I think the thing that companies struggle with today is learning from previous mistakes. Some really have become executive amalgamations for the money, and although developers deserve pay, it can degrade game quality by quite a bit. Even worse, it may break down the morale of those wanting to make games that did their best only to have it shot down by the decision makers.
Humans can’t really improve unless they make mistakes, and we can’t move on from our mistakes if we cling to them. As consumers, we have a direct connection to video games that makes us extremely powerful. It is good to take action when a game dares to siphon the money out of us, or does something absolutely terrible design-wise. We also have the power to do some bad things to companies, like holding grudges for…well, ever. Companies may not be our friends, but they really can’t get better if we don’t let them. Thankfully, the vocal minority is the one shouting and claiming unfair designs or things like that when things are actually okay. I think sometimes we need to take a few steps back and remember that companies consist of human beings who have motives and dreams of their own. They’re dreamers, perhaps even more so than us in this industry, because they actually make the games, and yet we hold the power of the industry.

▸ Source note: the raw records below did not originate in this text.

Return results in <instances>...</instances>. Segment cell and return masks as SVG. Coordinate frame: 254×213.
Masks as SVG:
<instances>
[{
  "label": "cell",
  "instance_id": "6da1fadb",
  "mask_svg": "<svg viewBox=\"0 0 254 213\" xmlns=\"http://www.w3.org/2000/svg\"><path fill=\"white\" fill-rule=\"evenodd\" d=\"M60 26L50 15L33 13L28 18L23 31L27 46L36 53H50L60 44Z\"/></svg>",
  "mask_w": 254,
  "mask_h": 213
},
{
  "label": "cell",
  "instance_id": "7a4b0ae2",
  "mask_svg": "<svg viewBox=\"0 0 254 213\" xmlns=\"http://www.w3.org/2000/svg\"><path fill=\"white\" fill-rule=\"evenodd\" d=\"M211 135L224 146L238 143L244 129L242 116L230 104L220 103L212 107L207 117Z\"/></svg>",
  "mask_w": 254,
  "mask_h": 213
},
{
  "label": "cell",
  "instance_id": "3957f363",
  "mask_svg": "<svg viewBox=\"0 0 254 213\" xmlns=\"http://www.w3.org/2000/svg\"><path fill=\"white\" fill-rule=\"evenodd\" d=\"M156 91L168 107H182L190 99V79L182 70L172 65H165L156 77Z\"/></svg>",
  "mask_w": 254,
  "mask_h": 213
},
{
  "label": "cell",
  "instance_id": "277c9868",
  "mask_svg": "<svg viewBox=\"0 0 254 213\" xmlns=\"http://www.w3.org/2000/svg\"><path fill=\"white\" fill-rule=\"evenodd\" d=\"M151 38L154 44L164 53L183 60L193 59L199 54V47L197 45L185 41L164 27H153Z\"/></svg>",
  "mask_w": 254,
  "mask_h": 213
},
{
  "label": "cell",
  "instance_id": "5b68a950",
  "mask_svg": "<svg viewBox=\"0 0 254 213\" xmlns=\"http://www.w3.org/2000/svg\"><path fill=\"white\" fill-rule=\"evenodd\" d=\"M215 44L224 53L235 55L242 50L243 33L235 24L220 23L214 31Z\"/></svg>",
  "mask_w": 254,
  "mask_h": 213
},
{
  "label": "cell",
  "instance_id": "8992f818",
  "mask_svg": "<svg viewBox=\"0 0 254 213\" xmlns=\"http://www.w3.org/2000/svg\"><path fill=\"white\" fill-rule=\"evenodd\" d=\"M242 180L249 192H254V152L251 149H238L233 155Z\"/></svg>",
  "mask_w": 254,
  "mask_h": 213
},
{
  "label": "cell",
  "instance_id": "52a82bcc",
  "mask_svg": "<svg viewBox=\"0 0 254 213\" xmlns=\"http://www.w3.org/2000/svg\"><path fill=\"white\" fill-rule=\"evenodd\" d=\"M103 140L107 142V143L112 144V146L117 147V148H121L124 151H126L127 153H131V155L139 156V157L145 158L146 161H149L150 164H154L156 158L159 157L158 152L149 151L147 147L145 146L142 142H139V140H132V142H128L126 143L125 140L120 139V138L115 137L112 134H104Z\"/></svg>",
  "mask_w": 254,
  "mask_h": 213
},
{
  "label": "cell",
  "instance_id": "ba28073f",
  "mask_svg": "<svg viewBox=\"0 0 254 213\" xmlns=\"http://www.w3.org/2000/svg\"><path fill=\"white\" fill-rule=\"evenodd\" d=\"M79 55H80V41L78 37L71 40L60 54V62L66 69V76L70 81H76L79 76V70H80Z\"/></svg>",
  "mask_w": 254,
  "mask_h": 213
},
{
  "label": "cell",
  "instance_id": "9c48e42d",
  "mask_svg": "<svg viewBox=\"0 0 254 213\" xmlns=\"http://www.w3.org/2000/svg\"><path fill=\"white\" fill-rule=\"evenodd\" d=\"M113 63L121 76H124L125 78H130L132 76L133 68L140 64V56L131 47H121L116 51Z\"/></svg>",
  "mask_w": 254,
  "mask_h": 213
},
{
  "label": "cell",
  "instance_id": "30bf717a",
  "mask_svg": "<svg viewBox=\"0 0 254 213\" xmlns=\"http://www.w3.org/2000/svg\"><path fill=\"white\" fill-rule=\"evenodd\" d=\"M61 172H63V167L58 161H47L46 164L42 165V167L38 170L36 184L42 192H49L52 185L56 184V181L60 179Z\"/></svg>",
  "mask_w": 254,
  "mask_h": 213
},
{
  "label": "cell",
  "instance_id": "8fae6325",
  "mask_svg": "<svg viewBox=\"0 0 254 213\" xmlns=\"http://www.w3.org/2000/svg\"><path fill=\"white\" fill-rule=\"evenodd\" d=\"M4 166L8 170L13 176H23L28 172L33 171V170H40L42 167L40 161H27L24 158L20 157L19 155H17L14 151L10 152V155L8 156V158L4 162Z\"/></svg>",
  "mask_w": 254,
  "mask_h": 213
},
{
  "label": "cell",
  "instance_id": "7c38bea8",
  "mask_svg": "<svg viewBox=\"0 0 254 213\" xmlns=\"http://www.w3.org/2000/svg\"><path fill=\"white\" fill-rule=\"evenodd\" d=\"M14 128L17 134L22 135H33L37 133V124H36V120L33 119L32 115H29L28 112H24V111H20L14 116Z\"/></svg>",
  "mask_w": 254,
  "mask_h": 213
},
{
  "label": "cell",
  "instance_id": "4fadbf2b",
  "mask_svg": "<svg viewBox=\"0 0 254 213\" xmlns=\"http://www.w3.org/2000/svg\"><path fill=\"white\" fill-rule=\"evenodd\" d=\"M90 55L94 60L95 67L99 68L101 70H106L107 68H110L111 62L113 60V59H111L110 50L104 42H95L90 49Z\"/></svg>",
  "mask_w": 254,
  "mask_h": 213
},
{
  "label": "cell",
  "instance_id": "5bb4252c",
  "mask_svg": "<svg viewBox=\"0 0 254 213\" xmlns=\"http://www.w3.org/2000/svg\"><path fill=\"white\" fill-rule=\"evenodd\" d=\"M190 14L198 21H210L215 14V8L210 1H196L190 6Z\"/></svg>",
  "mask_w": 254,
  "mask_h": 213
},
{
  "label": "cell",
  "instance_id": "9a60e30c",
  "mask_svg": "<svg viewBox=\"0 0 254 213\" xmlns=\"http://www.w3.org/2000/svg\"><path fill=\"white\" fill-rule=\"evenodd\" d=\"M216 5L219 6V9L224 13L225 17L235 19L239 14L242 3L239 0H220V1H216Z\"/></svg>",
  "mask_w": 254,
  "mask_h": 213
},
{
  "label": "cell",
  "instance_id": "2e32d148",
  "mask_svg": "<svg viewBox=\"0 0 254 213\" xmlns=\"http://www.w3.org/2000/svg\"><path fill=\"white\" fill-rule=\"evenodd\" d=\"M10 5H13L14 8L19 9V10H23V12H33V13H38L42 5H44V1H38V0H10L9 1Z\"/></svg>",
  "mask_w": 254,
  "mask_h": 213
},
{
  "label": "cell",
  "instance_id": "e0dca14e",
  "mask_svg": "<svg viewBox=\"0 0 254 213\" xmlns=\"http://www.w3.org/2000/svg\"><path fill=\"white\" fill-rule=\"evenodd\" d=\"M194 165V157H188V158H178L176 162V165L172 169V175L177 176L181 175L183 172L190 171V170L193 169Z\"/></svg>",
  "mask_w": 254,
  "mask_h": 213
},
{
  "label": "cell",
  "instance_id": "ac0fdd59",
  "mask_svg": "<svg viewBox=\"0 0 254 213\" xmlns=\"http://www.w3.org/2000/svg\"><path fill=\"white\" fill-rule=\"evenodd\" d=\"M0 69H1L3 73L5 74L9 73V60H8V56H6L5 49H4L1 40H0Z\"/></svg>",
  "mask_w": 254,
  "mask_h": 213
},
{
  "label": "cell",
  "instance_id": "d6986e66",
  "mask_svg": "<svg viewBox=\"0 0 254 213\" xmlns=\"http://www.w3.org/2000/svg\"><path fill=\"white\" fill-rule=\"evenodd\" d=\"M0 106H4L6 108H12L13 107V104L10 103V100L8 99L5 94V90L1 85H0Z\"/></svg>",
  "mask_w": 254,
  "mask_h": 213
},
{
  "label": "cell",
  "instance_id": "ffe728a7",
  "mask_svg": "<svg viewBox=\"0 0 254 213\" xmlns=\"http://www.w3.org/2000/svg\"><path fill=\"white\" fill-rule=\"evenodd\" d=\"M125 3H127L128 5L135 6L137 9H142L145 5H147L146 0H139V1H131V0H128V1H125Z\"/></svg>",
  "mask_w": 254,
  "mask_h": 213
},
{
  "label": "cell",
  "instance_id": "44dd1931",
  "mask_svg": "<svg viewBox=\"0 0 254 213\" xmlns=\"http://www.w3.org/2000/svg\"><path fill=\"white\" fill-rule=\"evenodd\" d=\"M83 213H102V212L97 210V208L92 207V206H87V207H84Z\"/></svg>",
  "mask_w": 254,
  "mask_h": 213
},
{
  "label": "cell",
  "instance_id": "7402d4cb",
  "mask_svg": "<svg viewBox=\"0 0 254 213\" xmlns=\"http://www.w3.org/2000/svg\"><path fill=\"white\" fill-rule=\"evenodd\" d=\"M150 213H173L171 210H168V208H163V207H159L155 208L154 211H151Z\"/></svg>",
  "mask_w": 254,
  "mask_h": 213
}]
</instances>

The best kinds of companies build on previous games and know what they should improve on by themselves. I see this in Square / Square Enix as they go along Final Fantasy. Mistakes will come. Sometimes there will be such mistakes that really knock a franchise off its course, but I think proper experimentation and getting themselves back up are what makes companies even stronger (if the executives are willing to part with the money again to try). The best companies don’t necessarily look for what players want, but what they need in order to have fun. We see this in some of the best designed games out there where fun is brought to the table in a way that gamers don’t realize they wanted. Although the early days were rough, Final Fantasy V (and yes, IV,) are good examples of that.
I love the far and wide opinions of the Final Fantasy series and how different people like different eras. What are your favorite eras?